В начале 1995 года Клинтону пришлось больше всего беспокоиться о консерваторах на Холме. Гингрич, взойдя на пост спикера Палаты представителей, пренебрег правилами старшинства, чтобы организовать выбор лояльных ему председателей ключевых комитетов. Он добился изменений в партийных правилах, которые сконцентрировали власть в его кругу лидеров.[936] Укрепившись таким образом, он привел республиканцев к небольшим победам в нижней палате парламента, которая быстро одобрила несколько целей, перечисленных в «Контракте с Америкой». (Неудивительно, что его коллеги отвергли ограничения срока полномочий). Хотя более умеренное республиканское большинство в Сенате не последовало примеру Гингрича, было ясно, что консерваторы стремятся одобрить сокращение налогов и социальных программ. Сенаторы-республиканцы также отказывались выносить на обсуждение многие судебные кандидатуры, выдвинутые Клинтоном.[937] Демократы Конгресса, чей политический центр тяжести сместился влево после поражения ряда умеренных и консервативных членов партии в 1994 году, яростно сопротивлялись. На Холме две партии ещё никогда не были так далеки друг от друга. В условиях тупика, в который зашел Конгресс, Клинтон, казалось, сбился с пути. В апреле 1995 года его рейтинг эффективности работы упал до 39 процентов. Пытаясь опровергнуть распространенное мнение о том, что его деятельность больше не имеет большого значения, Клинтон 18 апреля простецки заявил, что он не лишний, потому что «Конституция делает меня значимым».[938]

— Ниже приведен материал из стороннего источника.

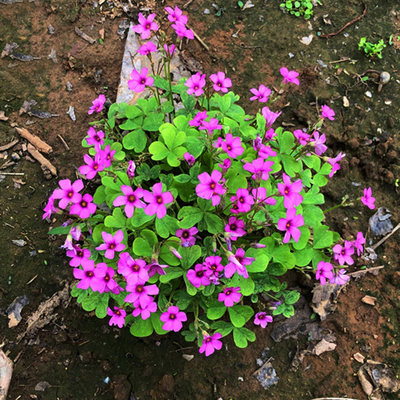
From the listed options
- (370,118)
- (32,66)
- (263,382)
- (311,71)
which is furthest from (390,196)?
(32,66)

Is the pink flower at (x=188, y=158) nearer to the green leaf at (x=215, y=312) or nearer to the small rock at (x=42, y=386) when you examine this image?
the green leaf at (x=215, y=312)

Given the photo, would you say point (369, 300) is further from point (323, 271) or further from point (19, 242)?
point (19, 242)

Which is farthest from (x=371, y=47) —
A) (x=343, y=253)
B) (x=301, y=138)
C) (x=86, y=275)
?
(x=86, y=275)

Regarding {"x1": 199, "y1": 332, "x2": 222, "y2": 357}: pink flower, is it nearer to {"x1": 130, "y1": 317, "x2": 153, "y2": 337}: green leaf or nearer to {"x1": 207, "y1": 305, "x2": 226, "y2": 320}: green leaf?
{"x1": 207, "y1": 305, "x2": 226, "y2": 320}: green leaf

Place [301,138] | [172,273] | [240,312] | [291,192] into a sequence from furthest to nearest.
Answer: [240,312], [301,138], [172,273], [291,192]

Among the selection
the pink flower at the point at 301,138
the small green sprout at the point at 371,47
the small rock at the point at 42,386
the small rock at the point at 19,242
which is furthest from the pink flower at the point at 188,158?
the small green sprout at the point at 371,47
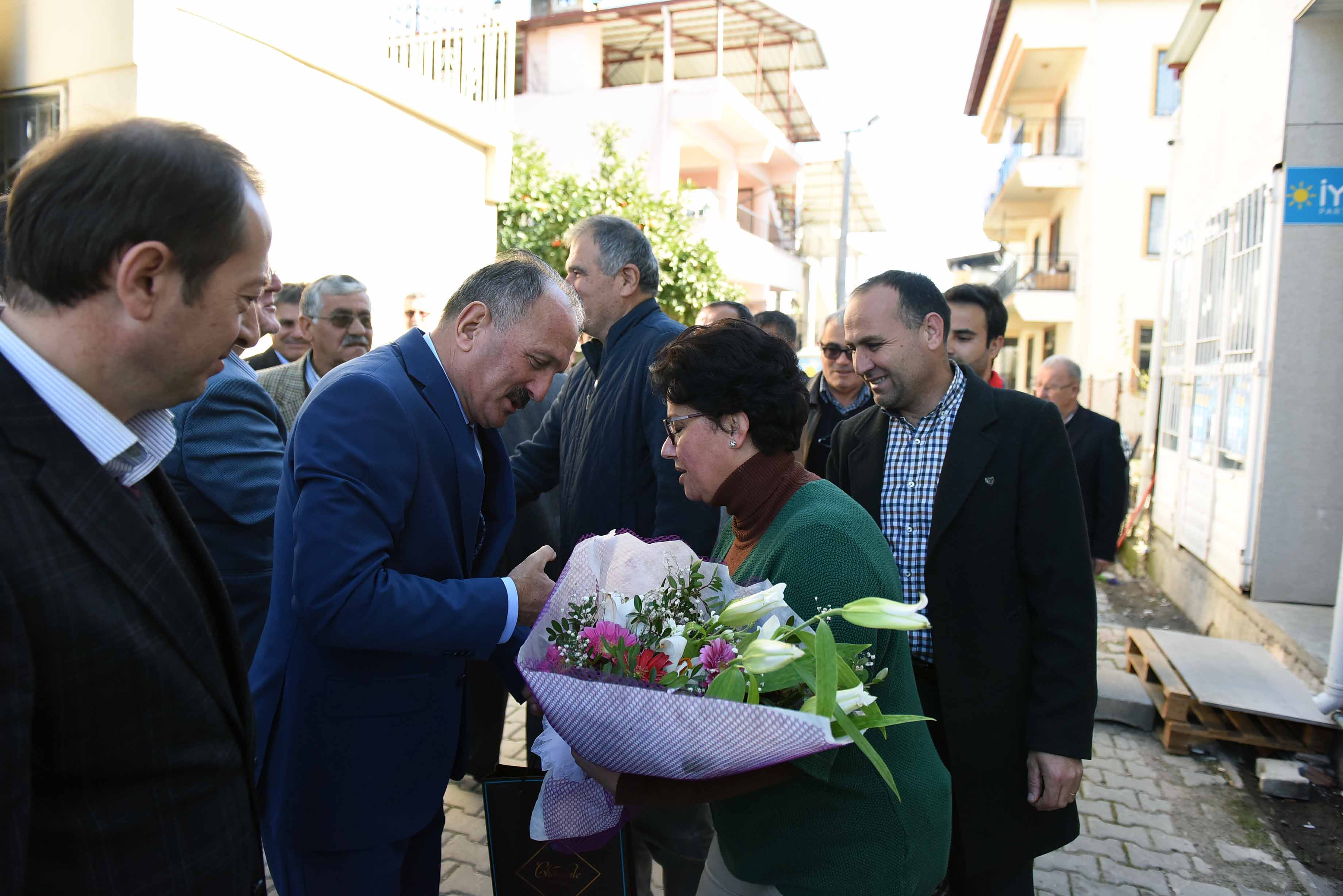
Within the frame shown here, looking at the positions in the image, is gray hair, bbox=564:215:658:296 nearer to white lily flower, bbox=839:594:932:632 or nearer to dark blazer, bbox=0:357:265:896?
white lily flower, bbox=839:594:932:632

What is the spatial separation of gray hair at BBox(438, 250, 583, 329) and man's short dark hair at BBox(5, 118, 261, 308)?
957 millimetres

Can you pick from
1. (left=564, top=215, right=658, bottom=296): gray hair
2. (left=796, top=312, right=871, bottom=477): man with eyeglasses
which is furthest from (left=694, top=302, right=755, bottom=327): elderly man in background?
(left=564, top=215, right=658, bottom=296): gray hair

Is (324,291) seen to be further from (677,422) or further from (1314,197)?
(1314,197)

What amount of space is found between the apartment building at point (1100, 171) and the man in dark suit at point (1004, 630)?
16218mm

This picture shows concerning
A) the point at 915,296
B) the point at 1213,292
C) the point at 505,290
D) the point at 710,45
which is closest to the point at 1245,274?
the point at 1213,292

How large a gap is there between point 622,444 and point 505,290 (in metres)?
1.23

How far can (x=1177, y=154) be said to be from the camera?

На следующий день, 19 апреля, грузовик с бомбой, изготовленной Тимоти Маквеем и Терри Николсом, взорвал федеральное здание в Оклахома-Сити, в результате чего погибли 168 человек. Клинтон прилетел в Оклахому и произнёс трогательную речь на поминальной службе, тем самым укрепив своё политическое положение. Затем под руководством Дика Морриса он устроил политическое возвращение, основанное на «триангуляции». Это была стратегия, продиктованная внимательным отношением к опросам общественного мнения, которая позволила ему позиционировать себя как разумную, умеренную альтернативу на вершине треугольника, двумя другими основаниями которого были либерал и консерватор. В июне Клинтон удивил (и огорчил) многих либеральных демократов в Конгрессе, призвав к снижению налогов для среднего класса и сбалансированному бюджету в течение десяти лет.

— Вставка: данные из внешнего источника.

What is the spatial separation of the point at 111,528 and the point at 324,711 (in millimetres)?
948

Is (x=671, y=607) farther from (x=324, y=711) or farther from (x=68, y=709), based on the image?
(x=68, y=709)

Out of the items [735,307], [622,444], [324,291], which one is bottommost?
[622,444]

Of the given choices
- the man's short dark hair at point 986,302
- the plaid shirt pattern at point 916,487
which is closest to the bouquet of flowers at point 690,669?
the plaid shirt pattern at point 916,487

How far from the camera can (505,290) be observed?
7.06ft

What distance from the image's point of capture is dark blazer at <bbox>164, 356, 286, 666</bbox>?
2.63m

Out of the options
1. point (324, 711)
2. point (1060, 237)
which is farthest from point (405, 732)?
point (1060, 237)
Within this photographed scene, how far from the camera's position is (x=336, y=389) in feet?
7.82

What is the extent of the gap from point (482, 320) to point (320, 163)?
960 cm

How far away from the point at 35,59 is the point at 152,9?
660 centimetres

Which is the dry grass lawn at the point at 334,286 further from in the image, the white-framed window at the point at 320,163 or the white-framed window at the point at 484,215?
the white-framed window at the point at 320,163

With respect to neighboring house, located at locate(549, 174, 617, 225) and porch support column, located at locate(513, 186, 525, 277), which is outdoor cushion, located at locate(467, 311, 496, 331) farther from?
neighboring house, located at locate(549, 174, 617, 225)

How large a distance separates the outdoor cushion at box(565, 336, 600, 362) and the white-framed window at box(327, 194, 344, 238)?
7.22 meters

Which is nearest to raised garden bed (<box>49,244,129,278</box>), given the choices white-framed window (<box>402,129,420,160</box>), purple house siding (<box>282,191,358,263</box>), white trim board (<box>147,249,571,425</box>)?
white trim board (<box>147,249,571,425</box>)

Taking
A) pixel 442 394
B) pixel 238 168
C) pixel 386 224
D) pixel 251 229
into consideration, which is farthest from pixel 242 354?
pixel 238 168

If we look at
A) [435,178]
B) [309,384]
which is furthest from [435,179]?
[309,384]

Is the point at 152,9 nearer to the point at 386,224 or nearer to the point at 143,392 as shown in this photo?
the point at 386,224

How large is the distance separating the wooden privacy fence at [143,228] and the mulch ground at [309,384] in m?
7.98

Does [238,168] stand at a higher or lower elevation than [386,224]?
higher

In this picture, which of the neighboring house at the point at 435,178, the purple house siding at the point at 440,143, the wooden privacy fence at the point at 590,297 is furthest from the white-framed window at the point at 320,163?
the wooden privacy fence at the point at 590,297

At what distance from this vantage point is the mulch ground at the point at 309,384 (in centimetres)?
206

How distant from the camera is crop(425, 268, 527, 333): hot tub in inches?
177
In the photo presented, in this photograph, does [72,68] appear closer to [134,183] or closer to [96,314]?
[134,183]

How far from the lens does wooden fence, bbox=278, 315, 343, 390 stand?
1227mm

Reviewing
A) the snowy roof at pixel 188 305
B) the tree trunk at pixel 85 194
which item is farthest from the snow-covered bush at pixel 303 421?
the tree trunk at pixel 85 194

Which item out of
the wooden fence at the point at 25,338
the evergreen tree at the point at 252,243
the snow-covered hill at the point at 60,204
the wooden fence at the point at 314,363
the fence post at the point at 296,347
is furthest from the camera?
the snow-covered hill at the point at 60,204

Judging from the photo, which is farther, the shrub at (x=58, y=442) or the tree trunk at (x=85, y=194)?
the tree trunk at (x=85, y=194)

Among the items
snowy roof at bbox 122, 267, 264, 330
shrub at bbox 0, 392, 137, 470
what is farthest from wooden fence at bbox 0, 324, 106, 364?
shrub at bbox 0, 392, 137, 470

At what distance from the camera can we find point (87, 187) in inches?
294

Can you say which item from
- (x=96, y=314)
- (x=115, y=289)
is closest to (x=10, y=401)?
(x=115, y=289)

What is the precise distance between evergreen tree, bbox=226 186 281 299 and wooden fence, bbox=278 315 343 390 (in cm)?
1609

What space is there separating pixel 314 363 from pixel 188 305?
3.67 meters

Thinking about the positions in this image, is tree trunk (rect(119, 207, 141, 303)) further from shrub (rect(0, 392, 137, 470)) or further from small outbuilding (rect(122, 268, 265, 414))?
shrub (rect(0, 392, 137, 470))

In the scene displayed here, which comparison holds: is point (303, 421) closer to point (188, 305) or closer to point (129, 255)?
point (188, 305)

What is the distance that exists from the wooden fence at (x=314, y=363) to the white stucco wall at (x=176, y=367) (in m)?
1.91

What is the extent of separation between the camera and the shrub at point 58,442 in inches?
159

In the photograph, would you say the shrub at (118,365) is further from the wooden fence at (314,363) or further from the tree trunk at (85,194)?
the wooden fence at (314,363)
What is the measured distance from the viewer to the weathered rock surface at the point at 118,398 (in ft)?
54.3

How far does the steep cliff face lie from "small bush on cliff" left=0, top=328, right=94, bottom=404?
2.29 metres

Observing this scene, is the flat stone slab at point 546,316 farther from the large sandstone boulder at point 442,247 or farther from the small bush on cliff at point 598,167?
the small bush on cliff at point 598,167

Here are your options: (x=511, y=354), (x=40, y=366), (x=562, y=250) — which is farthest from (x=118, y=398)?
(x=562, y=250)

Клинтон уделил особое внимание вопросам, связанным с культурными ценностями. Апеллируя к широкой середине американского мнения, он посетовал на эскалацию насилия в телевизионных шоу (не добиваясь более жесткого регулирования, которое могло бы возмутить либеральных друзей из Голливуда). Призвав к изучению роли религии в школах, он пресек попытки республиканцев принять поправку к конституции, разрешающую молитвы в государственных школах. Он вновь заявил о своей поддержке жестких мер полиции по борьбе с преступностью и кампаний по борьбе с курением среди подростков. В июле он укрепил свои позиции среди либералов и представителей меньшинств — в частности, среди потенциальных политических соперников, таких как Джесси Джексон, — заявив о своей неизменной решимости бороться с расовой дискриминацией в сфере занятости. В то же время Клинтон успокоил правых противников, выступив против расовых квот. «Поправьте её», — сказал он о позитивных действиях, — «но не прекращайте её». Опросы показали, что его позиция устраивает большинство белых и чернокожих. На время гневные споры по поводу позитивных действий немного утихли.